(Stored data entries)
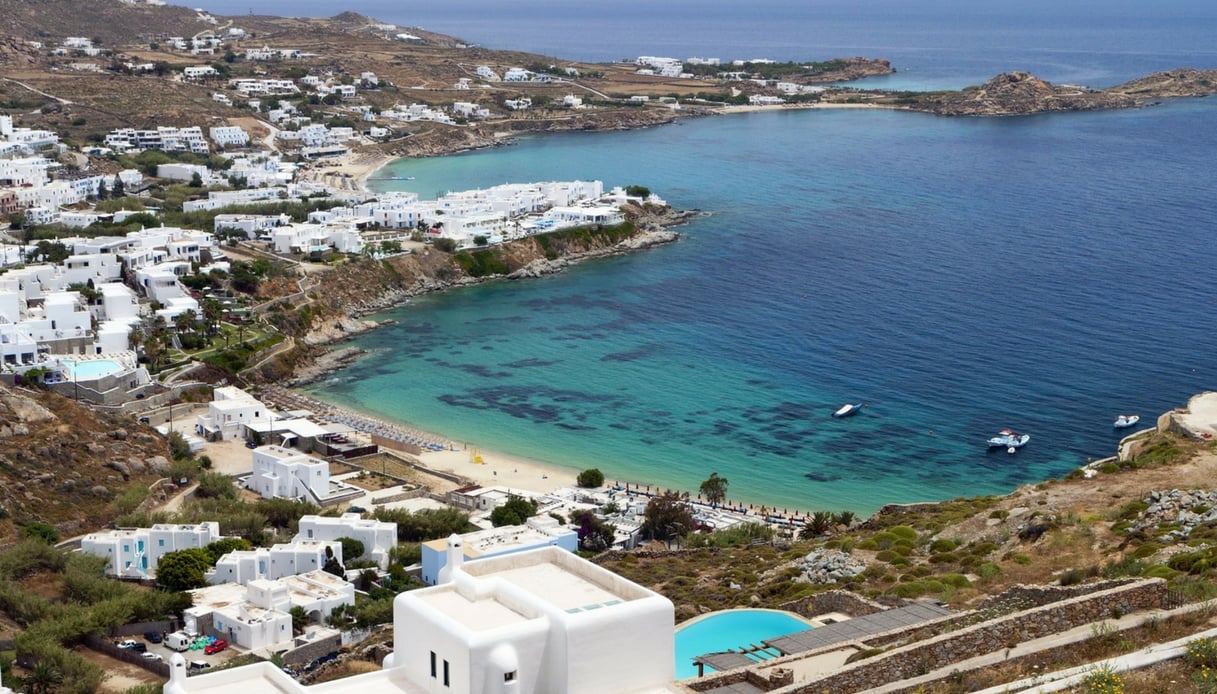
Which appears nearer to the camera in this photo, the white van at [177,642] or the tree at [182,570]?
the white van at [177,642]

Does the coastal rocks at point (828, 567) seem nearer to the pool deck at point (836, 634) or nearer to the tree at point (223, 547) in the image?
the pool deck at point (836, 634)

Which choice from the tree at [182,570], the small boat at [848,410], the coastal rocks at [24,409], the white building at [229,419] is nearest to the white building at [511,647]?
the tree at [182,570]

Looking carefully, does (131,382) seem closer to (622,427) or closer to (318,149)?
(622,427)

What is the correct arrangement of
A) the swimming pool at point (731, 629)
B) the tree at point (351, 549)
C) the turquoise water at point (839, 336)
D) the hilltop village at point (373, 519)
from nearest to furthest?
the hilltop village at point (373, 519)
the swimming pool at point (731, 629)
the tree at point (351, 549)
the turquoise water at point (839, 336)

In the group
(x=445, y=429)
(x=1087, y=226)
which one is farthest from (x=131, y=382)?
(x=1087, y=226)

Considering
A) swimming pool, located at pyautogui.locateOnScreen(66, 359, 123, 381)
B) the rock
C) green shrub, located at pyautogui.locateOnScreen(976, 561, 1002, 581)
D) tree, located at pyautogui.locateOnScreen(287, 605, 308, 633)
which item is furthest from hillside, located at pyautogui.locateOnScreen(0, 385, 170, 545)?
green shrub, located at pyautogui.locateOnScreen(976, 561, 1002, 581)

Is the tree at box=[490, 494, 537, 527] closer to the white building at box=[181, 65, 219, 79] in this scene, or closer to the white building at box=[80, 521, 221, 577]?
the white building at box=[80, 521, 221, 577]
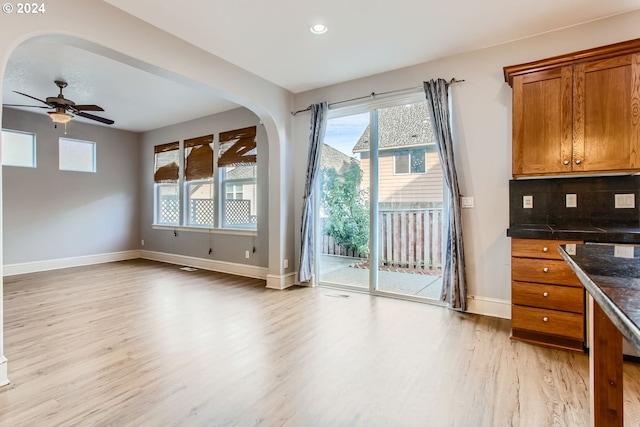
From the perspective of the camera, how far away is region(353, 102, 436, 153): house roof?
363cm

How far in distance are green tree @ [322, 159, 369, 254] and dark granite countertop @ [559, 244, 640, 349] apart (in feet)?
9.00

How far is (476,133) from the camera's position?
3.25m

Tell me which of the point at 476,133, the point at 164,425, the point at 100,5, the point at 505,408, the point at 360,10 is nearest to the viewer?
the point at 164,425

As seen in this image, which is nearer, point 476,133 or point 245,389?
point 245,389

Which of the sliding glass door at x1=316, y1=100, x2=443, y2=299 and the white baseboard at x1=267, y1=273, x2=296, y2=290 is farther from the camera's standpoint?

# Work instructions:
Can you pull out, word for word, the stretch of lines from the one containing "From the perspective" through the end of the stored data entries?

# In response:
From the perspective of the camera, how far away is region(353, 102, 436, 153): house roof?
363cm

How far in distance are green tree @ [322, 159, 369, 254] and dark granite countertop @ [559, 244, 640, 349] apart (in feet)?
9.00

How far is (476,133) from the camera's position?
3.25m

Tell me which of the point at 476,133, the point at 164,425, the point at 100,5, the point at 505,408, the point at 360,10 is nearest to the viewer?
the point at 164,425

As seen in this image, which is nearer, point 476,133 or point 245,389?
point 245,389

Which of the sliding glass door at x1=316, y1=100, x2=443, y2=299 and the white baseboard at x1=267, y1=273, x2=296, y2=290 is farther from the camera's standpoint?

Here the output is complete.